Charles Bradley lends some soul to Best of Hot Docs
Alex Brough financedCharles Bradley: Soul of America out of his own pocket, calling the film “about as indie as you can get”. But the dividends for the producer (and former Vancouverite) have been spectacular. “It was like a religious experience,” he tells the Straight in a call from New York City. “His story needed to be shared, you know? He’s just such a beautiful man, and so inspiring.”
Director Poull Brien’s experience was no less ecstatic, especially since he was questioning the trajectory his own life had taken when shooting began on the project in November 2010. “I’m here watching this guy who’s had it 50 times harder than I’ve ever had it,” Brien recalls in a separate conversation, “and he’s still chugging along. For me, it was almost like a big hug from the universe.”

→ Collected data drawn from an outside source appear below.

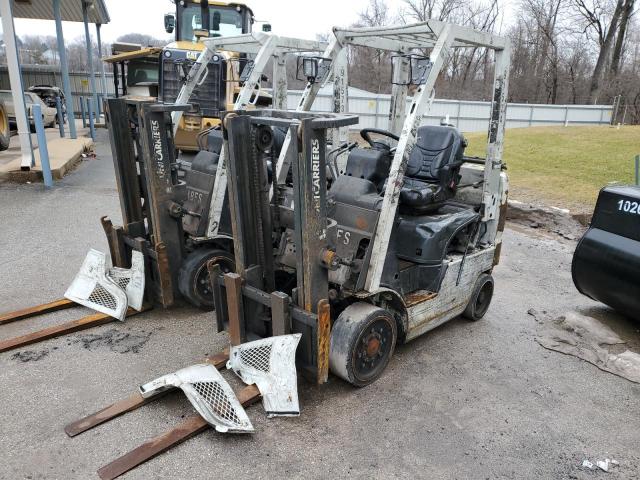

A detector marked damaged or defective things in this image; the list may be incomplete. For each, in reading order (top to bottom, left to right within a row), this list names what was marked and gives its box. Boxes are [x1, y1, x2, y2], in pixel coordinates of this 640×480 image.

broken white body panel [65, 249, 129, 320]
broken white body panel [107, 249, 146, 314]
broken white body panel [139, 362, 252, 434]
broken white body panel [228, 334, 302, 416]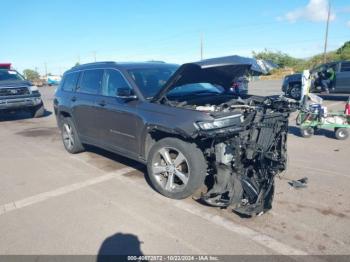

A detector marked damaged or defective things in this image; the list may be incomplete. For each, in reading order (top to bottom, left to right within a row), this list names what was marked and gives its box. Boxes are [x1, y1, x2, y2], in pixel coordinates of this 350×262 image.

crumpled hood [152, 56, 264, 102]
damaged front end [196, 95, 296, 216]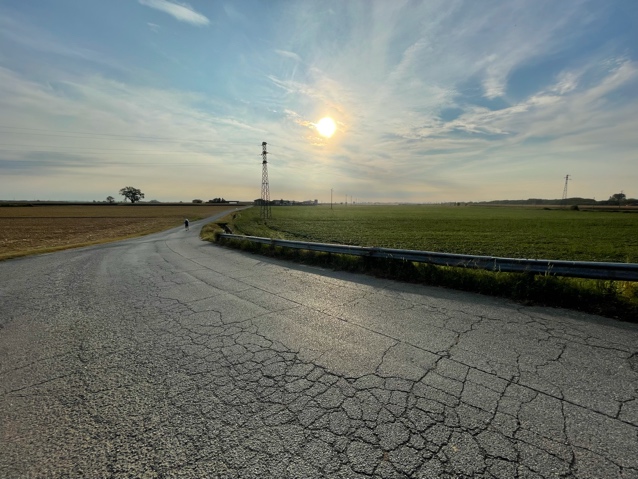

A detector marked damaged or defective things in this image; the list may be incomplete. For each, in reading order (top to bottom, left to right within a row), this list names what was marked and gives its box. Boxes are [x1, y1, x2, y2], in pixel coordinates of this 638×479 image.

cracked asphalt [1, 216, 638, 478]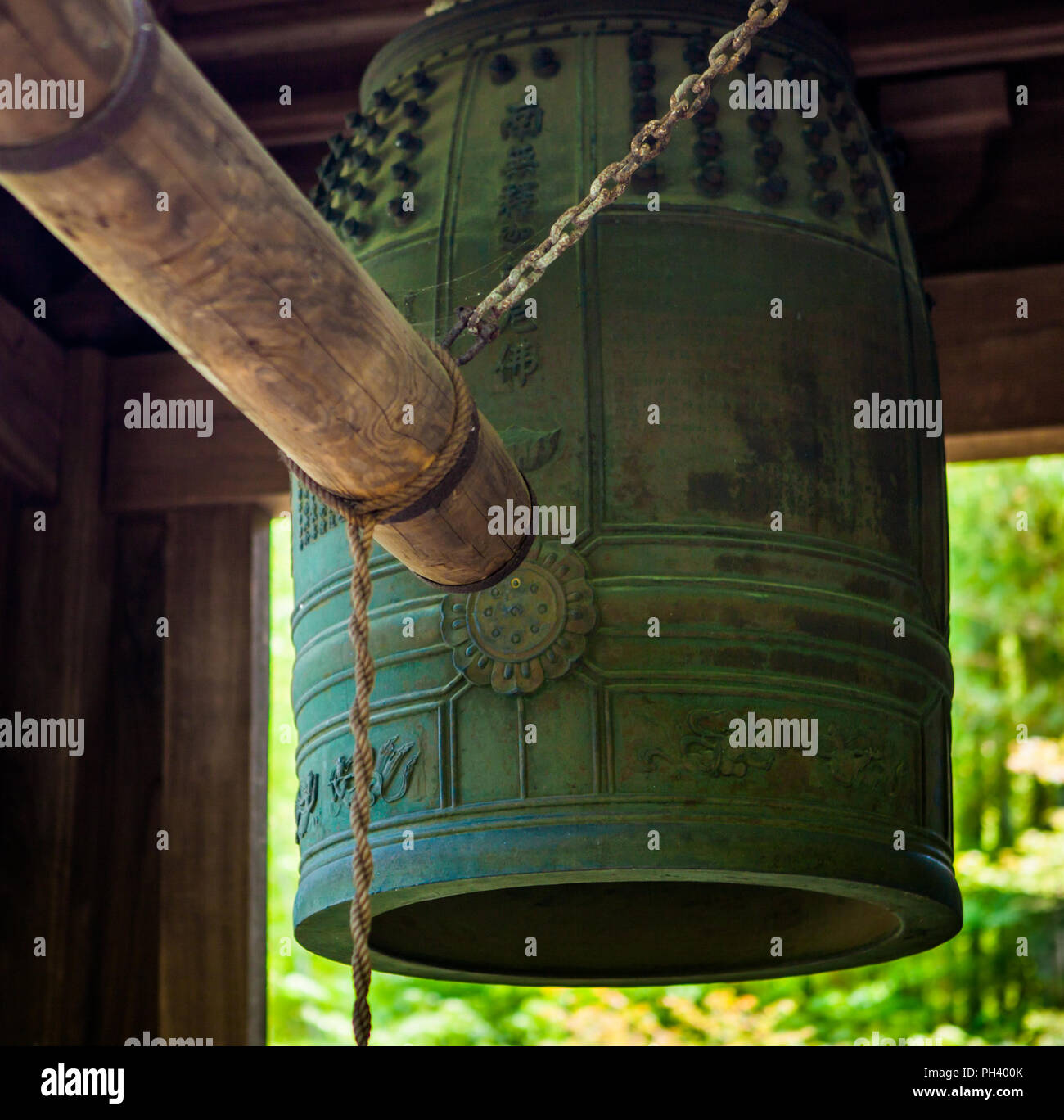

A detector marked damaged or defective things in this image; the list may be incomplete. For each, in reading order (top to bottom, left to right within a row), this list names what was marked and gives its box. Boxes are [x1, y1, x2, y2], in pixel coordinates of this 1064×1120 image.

rusty chain [439, 0, 786, 360]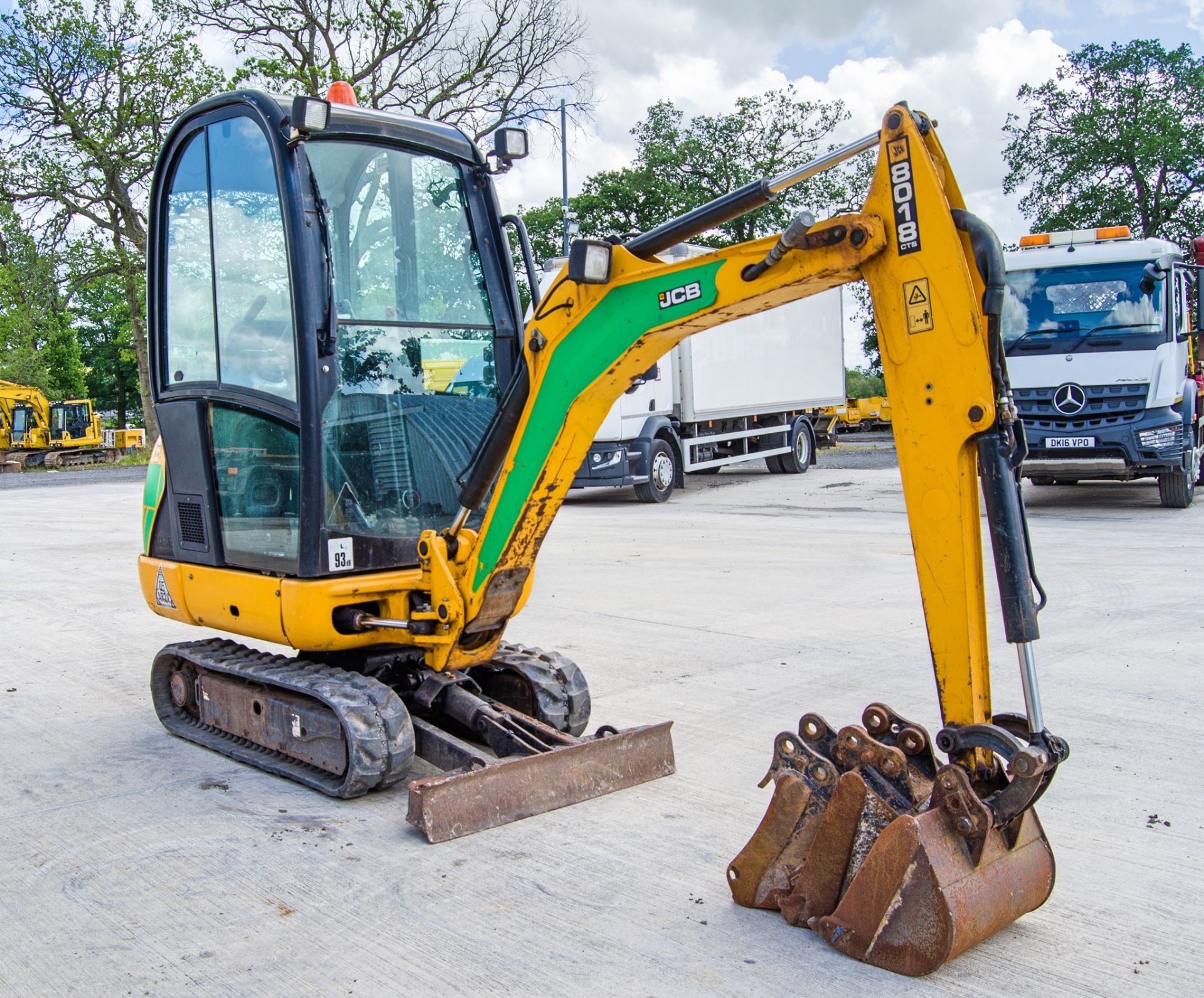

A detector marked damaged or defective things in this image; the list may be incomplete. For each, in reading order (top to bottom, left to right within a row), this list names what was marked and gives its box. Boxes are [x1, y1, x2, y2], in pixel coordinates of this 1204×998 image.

rusty digging bucket [722, 703, 1054, 977]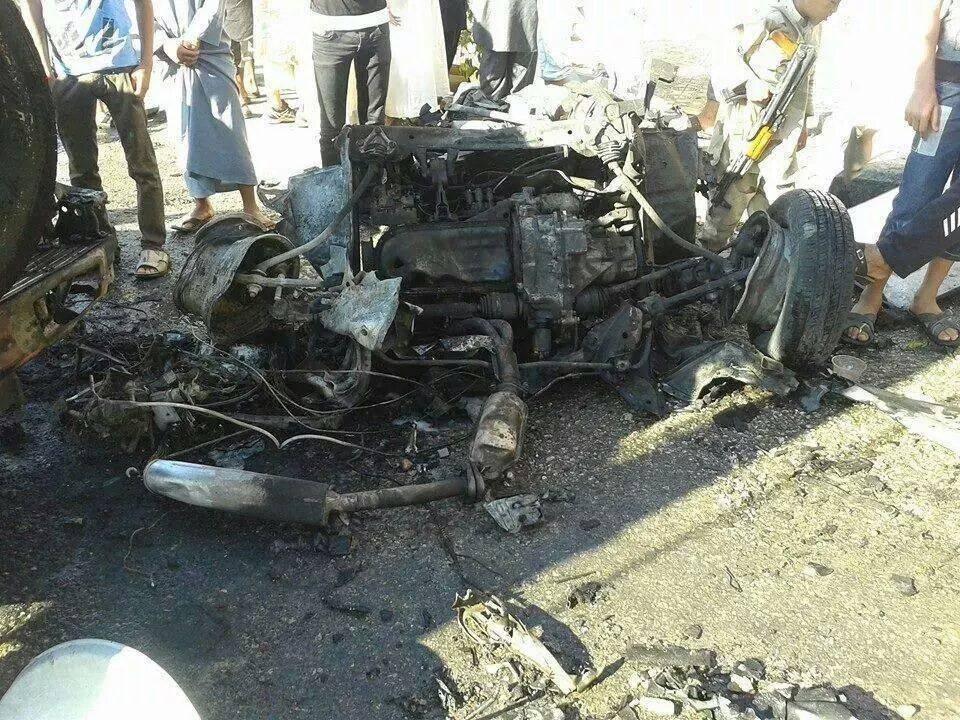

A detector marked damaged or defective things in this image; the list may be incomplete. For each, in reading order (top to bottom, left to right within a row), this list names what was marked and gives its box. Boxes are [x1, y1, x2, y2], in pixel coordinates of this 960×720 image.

charred metal debris [65, 84, 856, 524]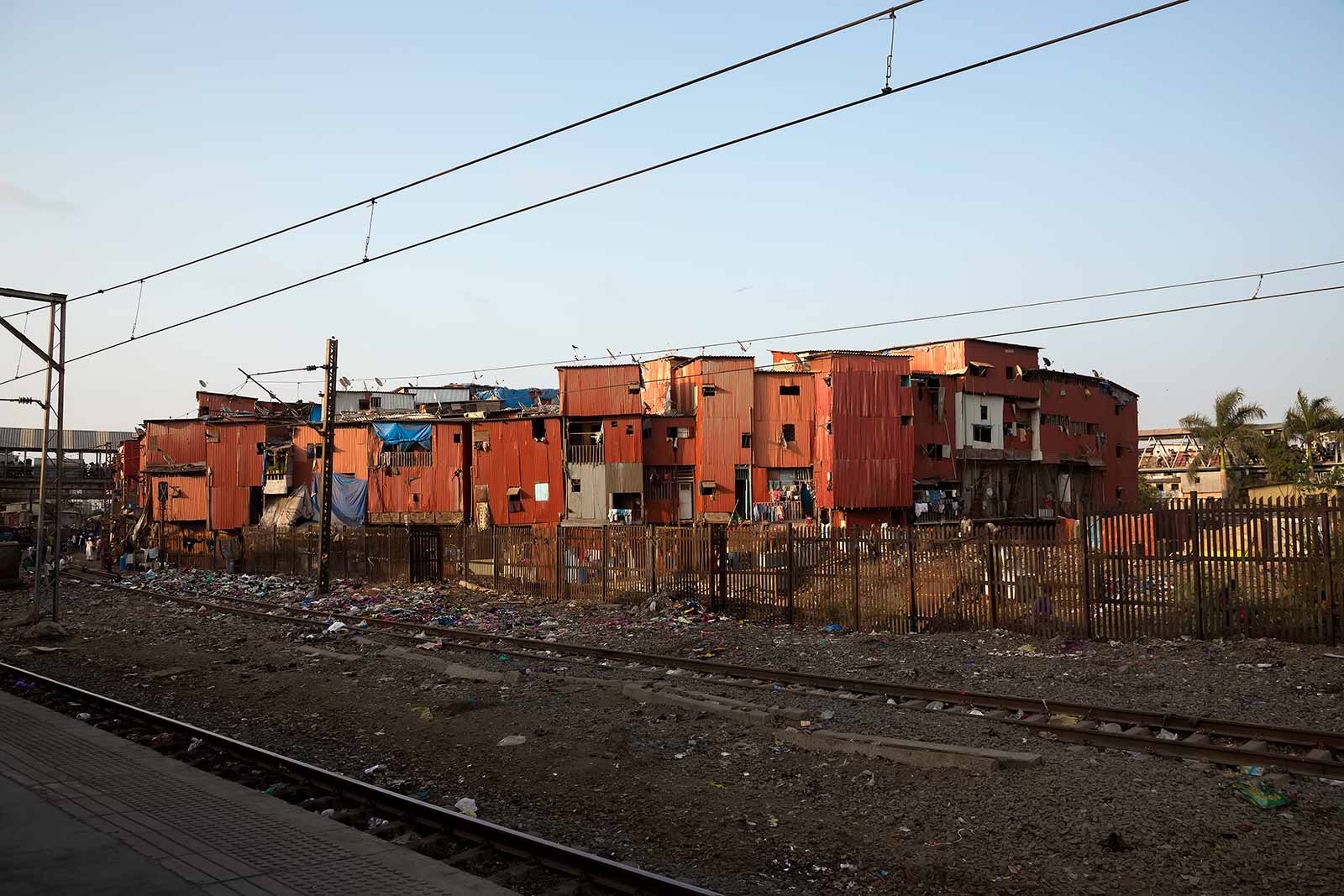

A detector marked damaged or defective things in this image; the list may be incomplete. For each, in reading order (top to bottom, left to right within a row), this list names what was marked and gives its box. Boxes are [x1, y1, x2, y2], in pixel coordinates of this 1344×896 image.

rusty corrugated metal wall [558, 361, 642, 417]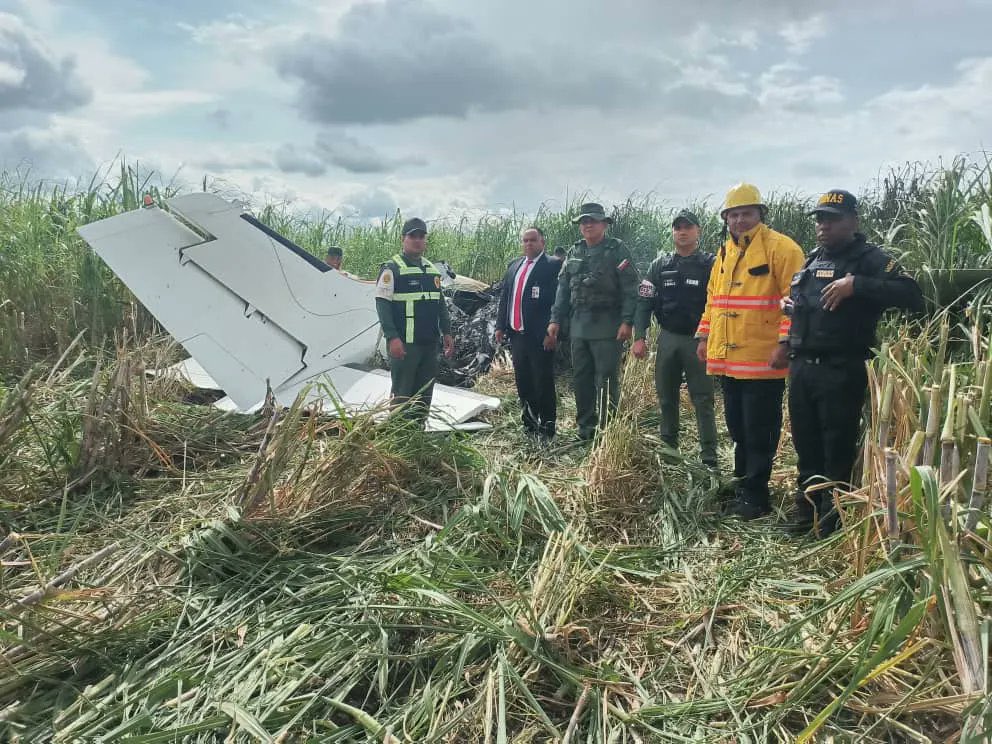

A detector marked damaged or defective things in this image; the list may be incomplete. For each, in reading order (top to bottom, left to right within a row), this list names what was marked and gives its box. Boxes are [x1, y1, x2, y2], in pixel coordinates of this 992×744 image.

crashed small aircraft [77, 193, 500, 430]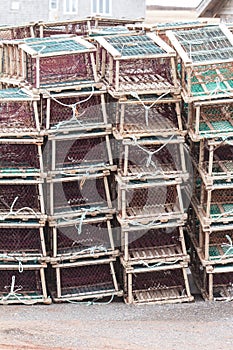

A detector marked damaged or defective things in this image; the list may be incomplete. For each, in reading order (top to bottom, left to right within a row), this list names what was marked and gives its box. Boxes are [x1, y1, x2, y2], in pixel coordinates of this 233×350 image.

rusty wire mesh [0, 227, 44, 254]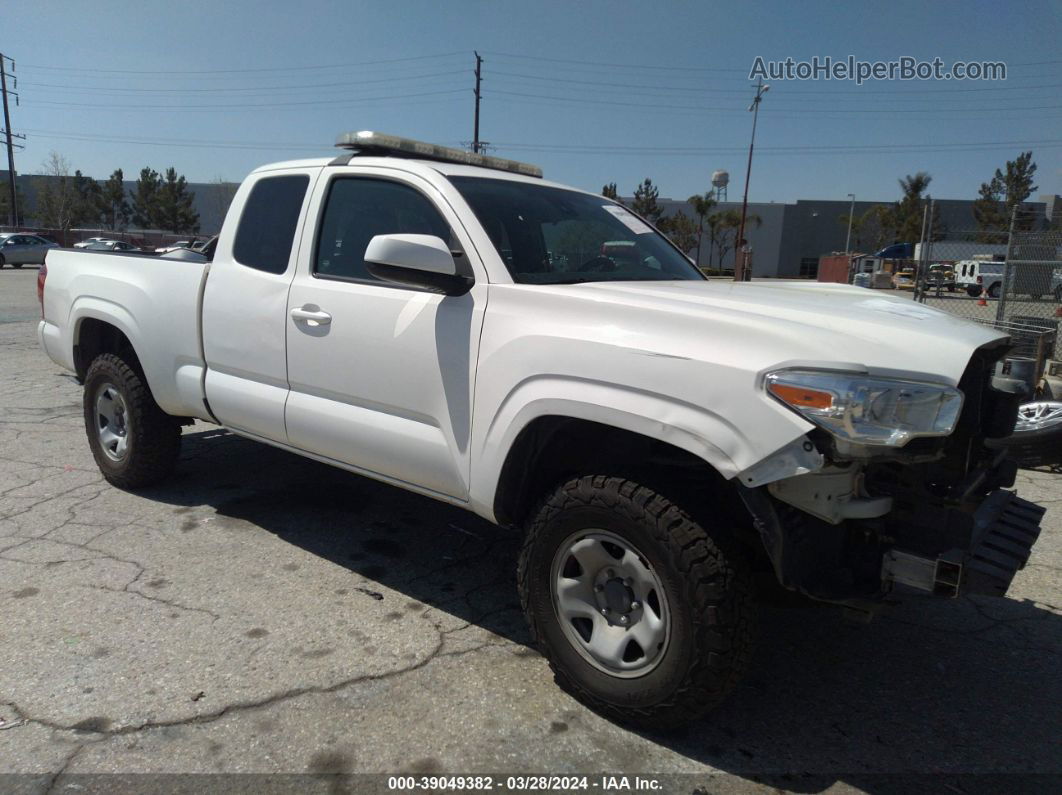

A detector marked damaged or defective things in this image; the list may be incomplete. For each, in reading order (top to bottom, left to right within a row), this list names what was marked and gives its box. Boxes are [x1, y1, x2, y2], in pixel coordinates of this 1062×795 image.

This is fairly typical of the Charles Bradley effect, as anyone who saw the soul singer’s Biltmore Cabaret show last year will tell you. “Charles gets on-stage and he brings people to tears,” Brien says. “But,” he adds, “a lot of them don’t really know what he’s been through.”
Charles Bradley: Soul of America—which concludes the three-day Best of Hot Docs festival at the Vancity Theatre on Sunday (June 24)— vividly tells the story. The singer’s association with Daptone Records guaranteed a certain amount of attention when his debut album, No Time for Dreaming, was released in 2011 (and Brien’s behind-the-scenes footage of the Brooklyn neo-soul label is a nice bonus for record nerds). But it’s Bradley’s mythic back story and almighty mojo that make the film so riveting. As his guitarist and songwriting partner, Thomas Brenneck, tells the filmmaker: “Charles has got the craziest stories. The craziest stories.”
Bradley’s life is a relentlessly grim catalogue of abandonment, poverty, prejudice, and murder. By the time he made his first real record at the tender age of 62, he was living in the projects, learning how to read, and struggling to pay his infirm mother’s mortgage as a James Brown impersonator called Black Velvet. Despite being “taken advantage of at every turn”, as Brien characterizes it, Bradley himself remains miraculously positive and heartbreakingly sincere.
“Charles is a very spiritual guy,” Brien states. “Beyond that, I don’t know, man—it’s the intangible. How did he get to be such a beautiful guy? How was it that this beautiful thing came out of such a rocky and turbulent childhood?”
No Time for Dreaming ended up becoming one of the best-selling indie albums of 2011. After returning from a tour of Europe, Brien says, Bradley told him: “Poull, this damn thing done went crazy,” but Charles Bradley: Soul of America has a significance greater than its happy ending. “More than ever,” Brough says, “people want to see that there’s still good out there and there are still good people that are succeeding.”
On that note, Bradley is reportedly finding it a lot easier to pay Mom’s mortgage these days.
Best of Hot Docs runs at the Vancity Theatre from Friday to Sunday (June 22 to 24).